Canadian politics seem to be antithetical to charismatic leadership. Occasionally a prime minister arrives on the scene and makes a lasting impression on history and the people’s imagination. This seems to be the outlier in Canadian history.
We can name a handful of charismatic leaders in our history: John A. Macdonald, William Lyon Mackenzie King, Lester B. Pearson and even Pierre Elliot Trudeau, despite all of his flaws.
Let’s be true to ourselves and admit that most of the time Canadian politics are not that exciting. And I say this as somebody who has a invested interest in keeping up with it.
I’m not saying that charisma is required to do a good job at leading the country. Sometimes it’s in the nation’s interests to appoint the frugal, even-tempered or passive leader.
But perhaps today Canada is overdue for a leader with some charisma?
The contemporary hyper-sensitive and politically correct world makes it virtually impossible that anybody with an ounce of the stuff that makes for gripping leadership would make it through the public filter. They’re either filtered out early in their attempt or entirely dissuaded from running.
There are several explanations for the lack of charisma in our politicians, but there are two that stand out as being most at fault.
The first is what I call outrage journalism.
When the mainstream media is incentivized to dig into the lives of our politicians and expose every single past mistake they’ve made, no matter how minor, it leaves room for only two kinds of individuals to come into power: the deceitful or the bland.
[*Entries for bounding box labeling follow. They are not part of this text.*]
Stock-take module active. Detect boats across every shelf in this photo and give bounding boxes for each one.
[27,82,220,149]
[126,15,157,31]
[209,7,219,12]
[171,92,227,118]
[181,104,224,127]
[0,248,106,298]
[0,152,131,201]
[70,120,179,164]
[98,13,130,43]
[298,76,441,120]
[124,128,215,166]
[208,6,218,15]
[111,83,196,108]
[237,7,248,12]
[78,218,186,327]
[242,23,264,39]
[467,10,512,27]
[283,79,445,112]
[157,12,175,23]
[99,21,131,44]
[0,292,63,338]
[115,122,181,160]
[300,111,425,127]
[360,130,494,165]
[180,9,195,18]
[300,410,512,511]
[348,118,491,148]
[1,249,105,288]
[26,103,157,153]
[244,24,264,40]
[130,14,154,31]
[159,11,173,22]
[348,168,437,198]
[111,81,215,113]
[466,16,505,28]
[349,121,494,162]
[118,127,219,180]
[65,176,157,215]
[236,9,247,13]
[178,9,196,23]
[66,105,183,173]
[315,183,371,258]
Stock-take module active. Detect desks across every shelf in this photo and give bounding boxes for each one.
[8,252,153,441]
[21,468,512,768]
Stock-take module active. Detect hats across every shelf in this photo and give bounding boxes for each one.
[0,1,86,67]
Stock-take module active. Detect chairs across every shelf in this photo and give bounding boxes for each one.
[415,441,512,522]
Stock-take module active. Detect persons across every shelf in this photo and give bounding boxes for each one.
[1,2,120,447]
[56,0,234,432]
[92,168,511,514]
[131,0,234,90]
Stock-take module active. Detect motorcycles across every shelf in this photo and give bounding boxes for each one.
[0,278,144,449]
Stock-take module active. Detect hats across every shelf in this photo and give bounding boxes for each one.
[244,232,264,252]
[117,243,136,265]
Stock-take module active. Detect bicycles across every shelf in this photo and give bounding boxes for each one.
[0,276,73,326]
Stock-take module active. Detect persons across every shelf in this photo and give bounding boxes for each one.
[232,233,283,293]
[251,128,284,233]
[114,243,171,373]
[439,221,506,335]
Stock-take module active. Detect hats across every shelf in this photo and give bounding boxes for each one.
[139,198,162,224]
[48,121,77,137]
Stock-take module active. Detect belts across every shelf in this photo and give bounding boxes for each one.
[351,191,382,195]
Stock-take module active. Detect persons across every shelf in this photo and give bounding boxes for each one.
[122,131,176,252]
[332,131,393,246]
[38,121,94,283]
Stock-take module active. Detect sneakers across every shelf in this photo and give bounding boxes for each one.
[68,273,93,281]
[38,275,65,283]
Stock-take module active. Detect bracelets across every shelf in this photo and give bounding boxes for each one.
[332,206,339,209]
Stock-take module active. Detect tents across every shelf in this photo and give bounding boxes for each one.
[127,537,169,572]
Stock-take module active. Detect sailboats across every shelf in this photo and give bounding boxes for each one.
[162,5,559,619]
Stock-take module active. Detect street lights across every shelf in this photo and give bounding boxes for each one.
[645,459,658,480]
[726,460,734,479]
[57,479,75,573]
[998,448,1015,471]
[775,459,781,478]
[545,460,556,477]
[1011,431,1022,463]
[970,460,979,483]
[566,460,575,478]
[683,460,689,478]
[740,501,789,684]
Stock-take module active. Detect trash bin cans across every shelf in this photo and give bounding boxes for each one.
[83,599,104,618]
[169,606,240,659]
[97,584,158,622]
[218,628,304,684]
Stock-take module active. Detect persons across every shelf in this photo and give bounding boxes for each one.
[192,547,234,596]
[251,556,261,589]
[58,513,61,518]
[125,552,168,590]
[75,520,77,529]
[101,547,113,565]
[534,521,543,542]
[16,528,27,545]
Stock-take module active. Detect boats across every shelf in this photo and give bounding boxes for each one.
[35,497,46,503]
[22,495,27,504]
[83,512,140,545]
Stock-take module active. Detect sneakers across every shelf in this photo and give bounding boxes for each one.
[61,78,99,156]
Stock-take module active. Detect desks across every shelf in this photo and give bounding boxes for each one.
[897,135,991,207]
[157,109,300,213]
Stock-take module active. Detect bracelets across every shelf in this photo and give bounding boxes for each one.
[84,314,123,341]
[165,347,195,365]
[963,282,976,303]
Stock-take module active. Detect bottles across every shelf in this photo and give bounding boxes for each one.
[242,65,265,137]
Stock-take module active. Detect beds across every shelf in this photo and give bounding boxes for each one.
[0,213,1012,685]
It’s surprising that any public figure today passes by the scrutinizing eyes of a sleuthing media unscathed. There exists a class of people in this profession who either out of pure malevolence or sadistic desire make it their livelihood to publicly shame their betters.
Unbeknownst to these bottom feeders of the media world, they’re creating a class of politicians who are very good at covering their tracks.
If you were to ask the mainstream media about their vile behaviour they would say they are doing it out of a commitment to the truth. Perhaps this claim can be defended, but only when the public is endangered by a secret or the opinions held by those exposed are so vile that no reasonable person could find them acceptable.
However, this is not the case. Most of the time the mainstream media is fabricating outrage.
It’s one thing to keep leaders accountable, and it’s another to expect them to not have any flaws.
Clearly, they are not promoting an honest transparency from our leadership but instead are creating an atmosphere where professional liars thrive.
If you want to enter the political world today in any serious capacity, you essentially have to have a spotless record. For that to take place you either have to know the political world intimately early on in life and censor everything you say or do, constantly hiding your true intentions and opinions; or you work behind the scenes to erase anything that might be used against you.
Are these the kinds of people we want to encourage into obtaining the highest office of the land? Are they even genuine human beings at all?
While at the same time those who make it through the filter without a single stain on their past have had opinions which are so politically correct and agreeable that they are virtually no use to anybody.
Or perhaps the parliamentary system is at fault.
In a sense, the House of Commons is what happens when you take the king out of the court and leave behind the bickering courtiers.
At the tail end of the old regime, ministers who attended royalty were often highly qualified yes-men who worked for their own financial and political benefit behind the scenes. In many ways, that’s who we’ve appointed to govern us.
Voting for a party instead of an individual leader tends to have the effect of molding individuals in the party’s image. They become representatives of varying interests, ultimately watering down their unique personhood into a cardboard cut out of who they once were.
Personality and politics often clash and there are viable reasons we fear the charismatic leader but maybe Canada needs to reconsider.
Perhaps the best of our future leaders will be those who are honest about their past and can turn their human flaws into advantages.